Just finished an interesting and surprisingly simple bit of work to enable topology-aware scheduling on the Cray XC40. The system is supposed to be placement neutral, but experimental evidence has shown that certain real-world models suffer a 10-15 per cent degradation in performance when they span multiple electrical groups.
The Aries interconnect on the XC uses a hierarchical dragonfly topology. At the very lowest level are blades, which communicate with each other using the Aries ASIC. At the next level, every blade in a chassis can communicate with every other blade via the backplane. Further up the hierarchy, chassis are linked together in groups of six via a copper cables which run in two dimensions to create an electrical group. Finally, at the highest level, every electrical group contains multiple fibre optic links to every other electrical group.
The dragonfly topology is designed to ensure that every node is a minimum of four hops from every other. The routing algorithms, however, don't necessarily use the minimum-cost route: in the event of congestion in the network, it will randomly select another node in the system to use as a virtual root and then re-route traffic via this to find a new route to the destination. This means that routing between runs of an application is non-deterministic because it depends on traffic elsewhere in the interconnect; offering potential for varied performance, especially when individual tasks in an application are placed relatively distant from each other.

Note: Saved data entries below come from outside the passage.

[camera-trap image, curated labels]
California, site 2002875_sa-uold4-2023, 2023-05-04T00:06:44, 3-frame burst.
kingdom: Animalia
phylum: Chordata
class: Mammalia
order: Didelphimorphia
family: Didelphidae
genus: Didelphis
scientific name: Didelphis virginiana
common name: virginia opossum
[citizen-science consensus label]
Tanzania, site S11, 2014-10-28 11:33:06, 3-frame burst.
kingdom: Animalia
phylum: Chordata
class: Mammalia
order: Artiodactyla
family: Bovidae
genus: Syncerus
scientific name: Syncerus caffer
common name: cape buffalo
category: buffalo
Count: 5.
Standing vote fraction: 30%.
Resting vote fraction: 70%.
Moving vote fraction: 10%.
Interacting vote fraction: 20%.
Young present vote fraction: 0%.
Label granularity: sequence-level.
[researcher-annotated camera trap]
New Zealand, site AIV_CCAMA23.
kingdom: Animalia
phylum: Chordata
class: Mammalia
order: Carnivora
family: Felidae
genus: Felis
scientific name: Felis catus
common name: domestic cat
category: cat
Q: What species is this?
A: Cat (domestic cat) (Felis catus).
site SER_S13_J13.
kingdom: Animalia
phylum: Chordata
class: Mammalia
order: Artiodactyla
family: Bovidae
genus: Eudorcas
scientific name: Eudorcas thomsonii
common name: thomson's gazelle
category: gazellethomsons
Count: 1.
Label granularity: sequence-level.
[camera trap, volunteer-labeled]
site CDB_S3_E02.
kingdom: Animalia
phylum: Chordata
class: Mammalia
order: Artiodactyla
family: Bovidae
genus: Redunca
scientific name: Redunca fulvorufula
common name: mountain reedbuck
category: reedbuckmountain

Fortunately, PBS Pro provides a means to address this: placement sets. These use arbitrary labels which can be added to each node — or vnode in the case of the Cray — and which can be used to apply best-fit guidelines to the allocation of nodes within the system. Best of all the steps required to enable this are trivial, and can be enabled as follows:
- create custom resources for each required placement element, e.g. blade, chassis, electrical
- tag each node or vnode in system with its resource, e.g.
"set node cray_100 resources_available.electrical = g0", "set node cray_400 resources_available.electrical = g1" and so on until everything is labelled appropriately
- define a set of node sorts key in the server e.g.
"set server node_sort_key = electrical". Multiple keys can be specified using commas, e.g. "set server node_sort_key = \"blade,chassis,electrical\"", with the smallest group first
- enable placement rules with
"set server node_group_enable = true"
With placement enabled, PBS will attempt to assign the application to the first set that matches; if a particular set cannot be matched, PBS will move on to the next constraint until it finally reaches the implicit universal set which matches the entire system. This means that placement is treated as a preference rather than a hard scheduling rule.
It is possible for users to require a particular resource using the -l place=group=<resource> option to qsub, e.g. qsub -l place=group=electrical myjob.sh. Unlike a server placement set, a user-specified placement imposes a hard constraint on the job, preventing it from being started until the resource requirement can be satisfied — importantly it doesn't require a specific resource to be available, only that all nodes assigned to job share the same resource.
The performance of placement sets can be determined by post-processing the PBS accounting data. Simply extract the exec_nodes field — or exec_vnodes in the case of the Cray — and match the allocated hosts to their corresponding hardware groups. Examine a sample of data from before the change and a similar sample from after. If everything is working as expected — and the workload is mixed relative to size of the placement set — it should be possible to a clear decrease in the numbers of jobs spanning placement sets.